_CHALLENGE 1_. Retype the passage on orchestral variations, starting at "These works emanate" and ending at "to as liberation.".

Variations for Orchestra

Variations for Orchestra


Among the extraordinary gems in the Louisville Orchestra’s commissioning legacy and the First Edition Records archive are three vital works of variations for orchestra, composed in a short span in the 1950s by three of the most important composers of the Twentieth Century: Elliot Carter, Aaron Copland, and Luigi Dallapiccola. The variation form provided these composers with the structure to create an orchestral essay at a time when the genre of the symphony was widely considered obsolete as a vehicle of expression. What links these works is not only their remarkable origin, commissioned by, composed for, and given their world premiere performance and recording by the Louisville Orchestra less than six years apart; but also that each work is among the strongest orchestral works in the catalog of each composer.


These works emanate from an intellectually fervent decade, and from minds deeply involved in the debates of their day. “Variations” was a fertile concept that, as Elliot Carter alludes to in the enclosed notes, provided the construct for more than musical machinations. Collectively, these pieces are variations of modernist postures, uniting classical construct with serialist technique, and utilizing high degrees of formalist process while not sacrificing expression in any way. Perhaps the variation form, divorced from programmatic intent, provided the space for these composers to exercise their considerable musicality and assert their formidable personalities - with what Luigi Dallapiccola referred to as liberation.


Aaron Copland’s Orchestral Variations, which is an orchestration of his masterful Piano Variations of 1930 and is from his unpopular “severe” style, employs a quasi-serialist five-note row. Yet this is unmistakably Copland, with wide open intervals (albeit diminished or dissonant) and dance-like rhythmic motives which bear remarkable similarity to his Americanist works. The sensibility of his musical personality transcending and even mocking the vagaries of outside opinion, is in this work strongly reminiscent of Shostakovich.


Luigi Dallapiccola’s ability to create serene musical moments is widely admired, and in his Variazioni per Orchestra, an orchestration of Dallapiccola piano variations entitled Analibera’s Notebook, that serenity is brilliantly juxtaposed with moments that are strange and disorienting. In a February 20, 1957 letter to Louisville Orchestra manager Richard Wangerin, Aaron Copland cited Variazioni, commissioned and recorded by the Louisville Orchestra just three years earlier, as encouragement for Copland to orchestrate his own Piano Variations of 1930 to fulfill his Louisville commission.

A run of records

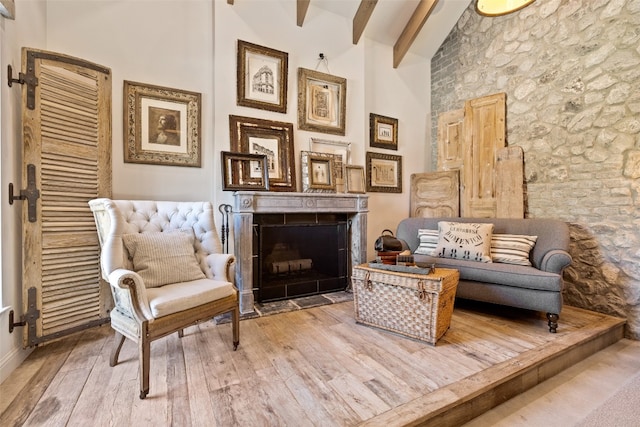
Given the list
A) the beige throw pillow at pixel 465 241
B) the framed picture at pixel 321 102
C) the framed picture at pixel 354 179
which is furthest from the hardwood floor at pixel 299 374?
the framed picture at pixel 321 102

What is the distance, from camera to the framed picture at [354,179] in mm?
3604

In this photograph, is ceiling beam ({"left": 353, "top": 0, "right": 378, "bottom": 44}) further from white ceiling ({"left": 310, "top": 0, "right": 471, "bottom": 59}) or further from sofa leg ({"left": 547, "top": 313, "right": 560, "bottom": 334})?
sofa leg ({"left": 547, "top": 313, "right": 560, "bottom": 334})

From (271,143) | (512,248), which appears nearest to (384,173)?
(271,143)

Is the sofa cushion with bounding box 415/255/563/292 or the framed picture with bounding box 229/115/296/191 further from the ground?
the framed picture with bounding box 229/115/296/191

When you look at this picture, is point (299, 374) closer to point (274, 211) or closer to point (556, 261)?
point (274, 211)

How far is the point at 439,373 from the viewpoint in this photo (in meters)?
1.68

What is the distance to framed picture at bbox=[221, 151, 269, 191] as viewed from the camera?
2.88 metres

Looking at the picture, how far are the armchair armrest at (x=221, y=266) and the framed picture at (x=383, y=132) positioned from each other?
8.82 feet

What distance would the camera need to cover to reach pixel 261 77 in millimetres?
3143

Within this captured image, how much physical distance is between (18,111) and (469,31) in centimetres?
499

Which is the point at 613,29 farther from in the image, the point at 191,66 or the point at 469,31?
the point at 191,66

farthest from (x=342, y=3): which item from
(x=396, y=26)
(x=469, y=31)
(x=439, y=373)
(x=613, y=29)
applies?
(x=439, y=373)

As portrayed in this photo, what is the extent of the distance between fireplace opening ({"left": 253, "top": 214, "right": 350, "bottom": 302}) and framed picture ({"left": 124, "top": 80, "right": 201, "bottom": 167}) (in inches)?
40.0

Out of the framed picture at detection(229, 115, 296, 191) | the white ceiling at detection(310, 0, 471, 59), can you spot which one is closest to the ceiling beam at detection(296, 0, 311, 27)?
the white ceiling at detection(310, 0, 471, 59)
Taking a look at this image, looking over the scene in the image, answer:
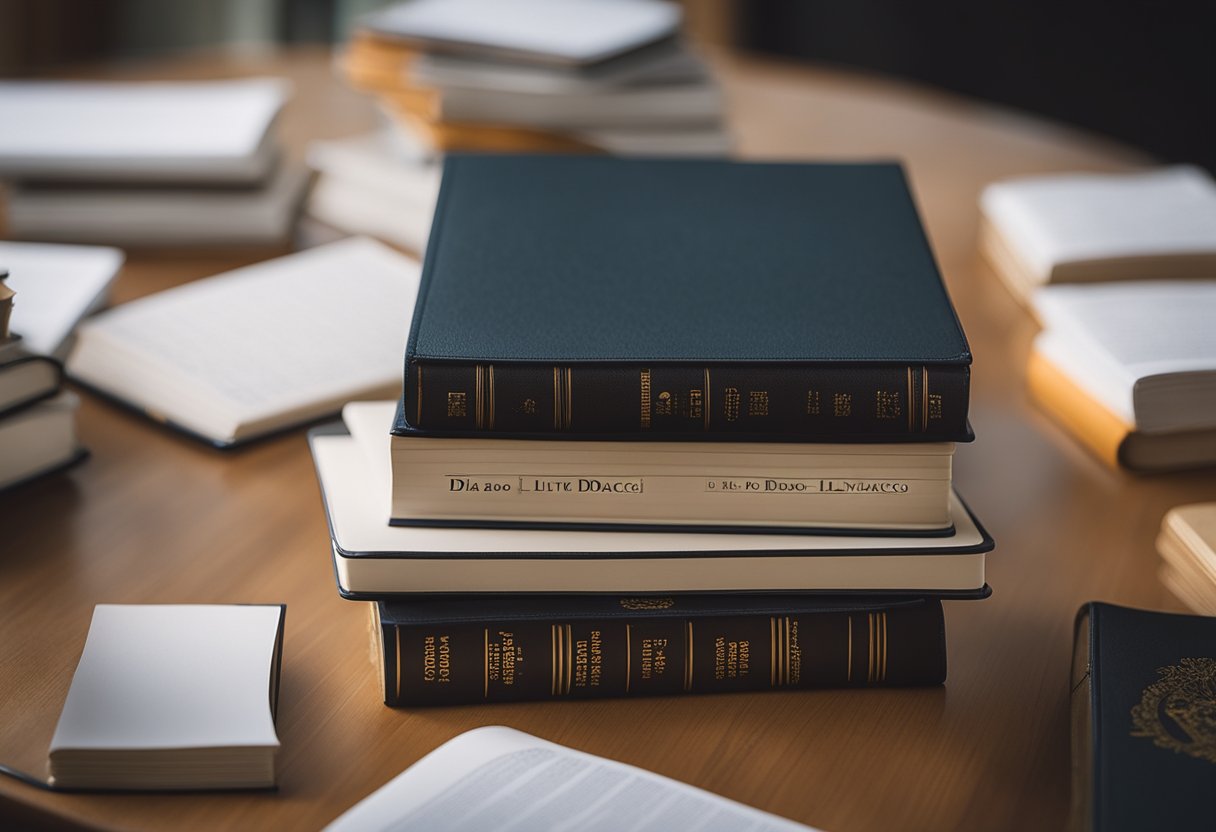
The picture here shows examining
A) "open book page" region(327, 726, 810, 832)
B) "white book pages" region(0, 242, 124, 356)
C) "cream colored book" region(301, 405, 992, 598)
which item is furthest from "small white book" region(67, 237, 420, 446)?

_CHALLENGE 2_. Find each line in the records above that contains the word "item", and copy those lines.

_RIGHT ANSWER 1_.
These works emanate from an intellectually fervent decade, and from minds deeply involved in the debates of their day. “Variations” was a fertile concept that, as Elliot Carter alludes to in the enclosed notes, provided the construct for more than musical machinations. Collectively, these pieces are variations of modernist postures, uniting classical construct with serialist technique, and utilizing high degrees of formalist process while not sacrificing expression in any way. Perhaps the variation form, divorced from programmatic intent, provided the space for these composers to exercise their considerable musicality and assert their formidable personalities - with what Luigi Dallapiccola referred to as liberation.

_RIGHT ANSWER 2_.
farthest from (x=342, y=3): which item from
which item is furthest from "small white book" region(67, 237, 420, 446)?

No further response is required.